June 30 2023
Considered one of the greatest marine predators of all time, the Megalodon has inspired a number of works of fiction since it was first described in the 19th century. But while the scientific community classifies it as an extinct species today, some disagree, and believe that this sea monster could still be roaming our oceans today.
Otudus Megalodon is thought to have lived in all the world's oceans from the Aquitanian to the Zankee period, between 23 and 3.6 million years ago. It takes its name from the ancient Greek words Mégas (great/powerful) and Odoús (tooth), which literally translates as "Great Tooth". A fitting name, since this super-predator had teeth that sometimes exceeded 20cm in length, and were wider than a human hand.
These teeth undoubtedly played a part in medieval folklore in Europe, since until the Renaissance, large fossilised triangular teeth (often found embedded in rock) were considered to be petrified tongues or the fossilised teeth of dragons or giant snakes.
It wasn't until 1667 that the Danish naturalist Nicolas Sténon recognised them as shark teeth, dispelling the myth about their origin. And finally, in 1843, the Swiss naturalist Louis Agassiz gave this extinct giant shark its first scientific name: Carcharodon Megalodon.
The extinction of the Magalodon questioned
The extinction of the Magalodon has been called into question by some, however, who put its disappearance at a much more recent date (between 10,000 and 5,000 years ago) based on testimonies from the 19th and 20th centuries.

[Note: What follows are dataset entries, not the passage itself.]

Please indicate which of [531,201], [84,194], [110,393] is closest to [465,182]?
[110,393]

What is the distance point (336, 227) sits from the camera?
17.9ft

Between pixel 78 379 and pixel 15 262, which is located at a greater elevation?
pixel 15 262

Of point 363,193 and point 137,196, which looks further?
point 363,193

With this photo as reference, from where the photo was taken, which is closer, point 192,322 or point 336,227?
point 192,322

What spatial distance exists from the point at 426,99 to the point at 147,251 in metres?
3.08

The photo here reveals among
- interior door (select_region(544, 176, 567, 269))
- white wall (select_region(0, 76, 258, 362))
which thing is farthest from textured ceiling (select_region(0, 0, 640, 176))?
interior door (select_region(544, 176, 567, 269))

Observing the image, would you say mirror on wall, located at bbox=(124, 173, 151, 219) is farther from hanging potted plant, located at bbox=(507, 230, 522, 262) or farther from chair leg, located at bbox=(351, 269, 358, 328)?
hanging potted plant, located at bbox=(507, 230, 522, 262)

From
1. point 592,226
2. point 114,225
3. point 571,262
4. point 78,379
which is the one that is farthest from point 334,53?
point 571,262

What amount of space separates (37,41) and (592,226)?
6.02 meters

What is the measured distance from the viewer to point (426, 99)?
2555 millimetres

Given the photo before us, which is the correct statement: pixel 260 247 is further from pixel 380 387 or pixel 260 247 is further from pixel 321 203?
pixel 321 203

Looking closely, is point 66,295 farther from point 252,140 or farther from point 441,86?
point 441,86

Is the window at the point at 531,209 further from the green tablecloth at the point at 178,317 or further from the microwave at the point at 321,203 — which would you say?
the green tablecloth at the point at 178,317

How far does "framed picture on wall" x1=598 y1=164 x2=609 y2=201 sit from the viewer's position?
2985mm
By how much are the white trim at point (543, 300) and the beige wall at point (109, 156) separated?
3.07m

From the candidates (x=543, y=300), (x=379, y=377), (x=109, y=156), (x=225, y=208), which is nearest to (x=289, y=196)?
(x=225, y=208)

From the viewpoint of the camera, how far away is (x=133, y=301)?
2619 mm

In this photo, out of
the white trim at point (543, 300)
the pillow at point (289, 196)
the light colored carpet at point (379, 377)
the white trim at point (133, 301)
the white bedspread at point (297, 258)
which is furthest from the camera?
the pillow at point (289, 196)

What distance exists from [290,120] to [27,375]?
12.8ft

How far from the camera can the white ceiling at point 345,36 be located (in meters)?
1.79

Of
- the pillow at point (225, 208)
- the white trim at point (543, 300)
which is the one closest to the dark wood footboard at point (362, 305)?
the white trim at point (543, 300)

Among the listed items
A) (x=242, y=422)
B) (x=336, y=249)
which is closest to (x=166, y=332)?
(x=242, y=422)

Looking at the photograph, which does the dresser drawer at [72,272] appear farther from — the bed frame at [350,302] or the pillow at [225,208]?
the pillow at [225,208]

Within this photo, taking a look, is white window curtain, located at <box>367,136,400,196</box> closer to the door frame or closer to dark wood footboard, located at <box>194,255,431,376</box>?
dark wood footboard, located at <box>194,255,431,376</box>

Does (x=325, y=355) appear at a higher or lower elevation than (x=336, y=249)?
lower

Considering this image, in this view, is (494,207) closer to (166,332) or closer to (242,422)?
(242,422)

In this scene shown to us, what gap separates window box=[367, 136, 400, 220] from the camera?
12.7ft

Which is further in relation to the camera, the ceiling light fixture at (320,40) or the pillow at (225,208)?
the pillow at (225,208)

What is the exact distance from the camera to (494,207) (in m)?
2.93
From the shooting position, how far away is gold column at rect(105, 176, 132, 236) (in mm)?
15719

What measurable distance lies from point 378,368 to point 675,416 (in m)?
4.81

One of these testimonies concerns two giant non-fossilised shark teeth brought up from the seabed by the HMS Challenger at the end of the 19th century. At the time, their age was estimated at around 10,000 years.
However, a more recent (but approximate) dating would put them at between 11,000 and 24,000 years old, and there is no proof that they belonged to a megalodon, since the dentition of great white sharks and megalodons is physically very similar, so they could have belonged to great white sharks tending towards gigantism.
Another account can be found in Pierre Clostermann's "Des Poissons si Grands" (Such Large Fish), published in 1969. In it, the author describes an incident that had occurred 15 years earlier.
The captain of the cutter Rachel Cohen, remembering that his ship had been the victim of a violent collision during a storm off Timor, had stopped off in Adelaide to have her hull refitted. He was stunned to discover 17 very large shark teeth, embedded in the wooden keel and arranged in a semi-circle with a radius of almost a metre. The specimen was estimated at the time to be up to 24 metres long.
The average size of a megalodon is around 12 metres long, but the largest specimens can sometimes reach 20 metres, so such an estimate would be greatly exaggerated. But all the same, for the jaw span to reach such an impressive size, the shark in question must have been extraordinarily large.
Assuming that the testimony is not exaggerated, or that it is simply real, we can justifiably wonder whether the cutter did not cross the path of a living megalodon.
But once again, these are only eyewitness accounts. It is therefore impossible to state with any certainty that the incident actually took place.
In fact, it is difficult to describe the exact physique of the megalodon with any certainty, since it was a shark that, like modern sharks, had a skeleton composed mainly of cartilage, which deteriorates more quickly than bone and very rarely fossils.
So for a long time, researchers thought that the megalodon was a direct ancestor of the great white shark, because of the similar shape of their teeth. But in reality it was a cousin, descended from a common ancestor. The similarity of their teeth would therefore be due to a convergent evolution of the two species and not to a direct family link.
These new assertions could disprove theories that the megalodon is alive and well, which are based on the discovery of very large teeth that are very recent in age. Since these teeth are physically closer to those of today's great white shark than they are to megalodon tooth fossils.
Furthermore, speculation that the megalodon became extinct very recently, or is still alive today, is still classified as cryptozoology, a pseudoscience that encompasses the study of animals whose existence has not been irrefutably proven.
Officially, and taking into account only recognised megalodon tooth fossils, the sea monster is thought to have become extinct 3.6 million years ago, and its disappearance is linked to a global cooling cycle with which it was unable to evolve.